**Work instructions:**
Set out the lines below as a numbered list, omitting any blank lines and excluding the pictures.
-------- Extracted material --------
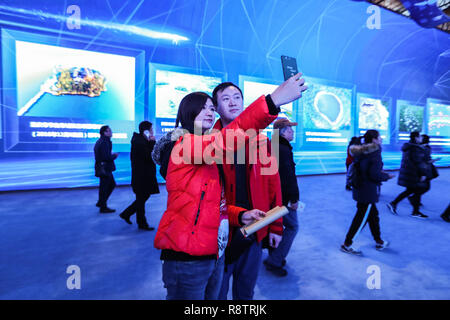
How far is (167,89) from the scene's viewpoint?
6.85m

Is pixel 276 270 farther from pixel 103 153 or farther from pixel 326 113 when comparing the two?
pixel 326 113

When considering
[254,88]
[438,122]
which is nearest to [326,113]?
Answer: [254,88]

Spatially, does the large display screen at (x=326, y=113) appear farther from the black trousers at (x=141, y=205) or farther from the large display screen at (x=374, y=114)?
the black trousers at (x=141, y=205)

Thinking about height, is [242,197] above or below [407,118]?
below

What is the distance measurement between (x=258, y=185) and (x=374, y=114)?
1060cm

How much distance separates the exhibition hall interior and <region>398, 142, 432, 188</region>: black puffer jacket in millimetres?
76

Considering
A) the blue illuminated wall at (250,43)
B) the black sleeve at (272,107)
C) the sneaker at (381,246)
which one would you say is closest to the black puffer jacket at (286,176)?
the black sleeve at (272,107)

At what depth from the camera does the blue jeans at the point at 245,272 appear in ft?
4.66

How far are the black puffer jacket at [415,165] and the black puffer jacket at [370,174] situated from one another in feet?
6.54

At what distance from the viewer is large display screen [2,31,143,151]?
A: 5.56m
--------
**Output:**
1. How far is (167,89) from the scene's viewpoint?
2. 6.85m
3. Is pixel 276 270 farther from pixel 103 153 or farther from pixel 326 113 when comparing the two?
4. pixel 326 113
5. When considering
6. [254,88]
7. [438,122]
8. which is nearest to [326,113]?
9. Answer: [254,88]
10. Spatially, does the large display screen at (x=326, y=113) appear farther from the black trousers at (x=141, y=205) or farther from the large display screen at (x=374, y=114)?
11. the black trousers at (x=141, y=205)
12. Thinking about height, is [242,197] above or below [407,118]?
13. below
14. What is the distance measurement between (x=258, y=185) and (x=374, y=114)?
15. 1060cm
16. How much distance separates the exhibition hall interior and <region>398, 142, 432, 188</region>: black puffer jacket in millimetres?
17. 76
18. Considering
19. A) the blue illuminated wall at (250,43)
20. B) the black sleeve at (272,107)
21. C) the sneaker at (381,246)
22. which one would you say is closest to the black puffer jacket at (286,176)?
23. the black sleeve at (272,107)
24. At what depth from the camera does the blue jeans at the point at 245,272 appear in ft?
25. 4.66
26. How far are the black puffer jacket at [415,165] and the black puffer jacket at [370,174] situated from one another in feet?
27. 6.54
28. At what distance from the viewer is large display screen [2,31,143,151]?
29. A: 5.56m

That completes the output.